**Text provided**
****************

According to data, the most unmet need in healthcare today is sepsis. More than 1.7 million Americans get sepsis each year, resulting in 250,000 deaths. Sepsis is the body’s overwhelming and life-threatening response to infection, which can lead to tissue damage, organ failure, and death. If not treated in a timely manner, it threatens a patient’s life.
In addition to being potentially fatal, sepsis is a leading cause of unplanned hospital readmissions and billions of dollars in health care costs. But there is good news. Sepsis is seen as one of the top preventable causes of death in hospitals. 35% of all in-hospital deaths are due to sepsis, and 80% of those deaths could be prevented with rapid diagnosis and treatment. Prehospital care with the help of telemedicine can provide the cost effective and faster time to treatment solution hospitals are seeking. In order to improve sepsis patient outcomes, there needs to be a greater emphasis on early recognition and treatment of sepsis in the prehospital setting.
Telemedicine can speed up sepsis recognition and treatment, which ultimately reduces sepsis mortality. Sepsis patient survival improves when identification and appropriate treatment happen within a three-hour window. One hospital in Colorado found that delays in sepsis care were caused by complexity in the hospital care process. Physicians and other team members would arrive separately to conduct tasks such as symptom assessment, blood draws, lab test orders, and other care steps. In addition, although the EHR system had alerts for deteriorating conditions in patients, there was no warning solely for sepsis. In addition, because various departments might use different sepsis protocols, health care providers need to work together better and follow a standardized workflow so they know how to treat a sepsis patient in a timely manner.

****************

Data excerpts
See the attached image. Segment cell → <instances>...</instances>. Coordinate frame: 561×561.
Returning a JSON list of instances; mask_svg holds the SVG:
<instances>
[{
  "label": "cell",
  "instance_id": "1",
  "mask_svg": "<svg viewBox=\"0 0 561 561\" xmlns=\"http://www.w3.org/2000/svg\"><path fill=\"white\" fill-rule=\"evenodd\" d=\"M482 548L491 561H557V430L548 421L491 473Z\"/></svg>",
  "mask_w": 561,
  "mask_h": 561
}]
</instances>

****************

**Tasks**
1 > Output the passage of the sepsis text from "In addition to" up to and including "the prehospital setting.".
2 > According to the sepsis text, within what time window must identification and appropriate treatment happen for patient survival to improve?
3 > Extend the text on sepsis and telemedicine, starting after its final sentence.
The data excerpts are separate material and are not part of the sepsis text.

**Answers to each task**
1 >
In addition to being potentially fatal, sepsis is a leading cause of unplanned hospital readmissions and billions of dollars in health care costs. But there is good news. Sepsis is seen as one of the top preventable causes of death in hospitals. 35% of all in-hospital deaths are due to sepsis, and 80% of those deaths could be prevented with rapid diagnosis and treatment. Prehospital care with the help of telemedicine can provide the cost effective and faster time to treatment solution hospitals are seeking. In order to improve sepsis patient outcomes, there needs to be a greater emphasis on early recognition and treatment of sepsis in the prehospital setting.

2 > Within a three-hour window.

3 >
EMS and sepsis teams need a highly configurable mobile telemedicine solution that will allow teams to work the way they need to improve sepsis patient outcomes. Telemedicine enables EMS and hospital communication to provide quality patient care. Because sepsis patients should be treated within a three-hour window, EMS can help treat patients in the field before they arrive with the patient to the ED. EMS can communicate with a physician to diagnose the patient so they can provide the proper treatment, such as faster antibiotic administration and EGDT initiation. As the EMS are en route to the ED, the hospital staff can prepare their team for the patient’s arrival, thus treating the patient immediately.
With telemedicine, EMS and sepsis teams can initiate broader acute workflow improvements and build cohesive teams so all departments are following sepsis protocol. Sepsis teams would be better prepared for the inbound patient while lessening the handoff time and increasing data accuracy. Multi-faceted alerts, including data collection and vitals shared real-time with ETA tracking to providers, speeds treatment and engagement to improve patient outcomes.
Sepsis is one of the top deadly causes in hospitals, but it can also be prevented. With the right treatment at the right time, sepsis mortality rates can be reduced, and telemedicine may be the superhero that the industry needs.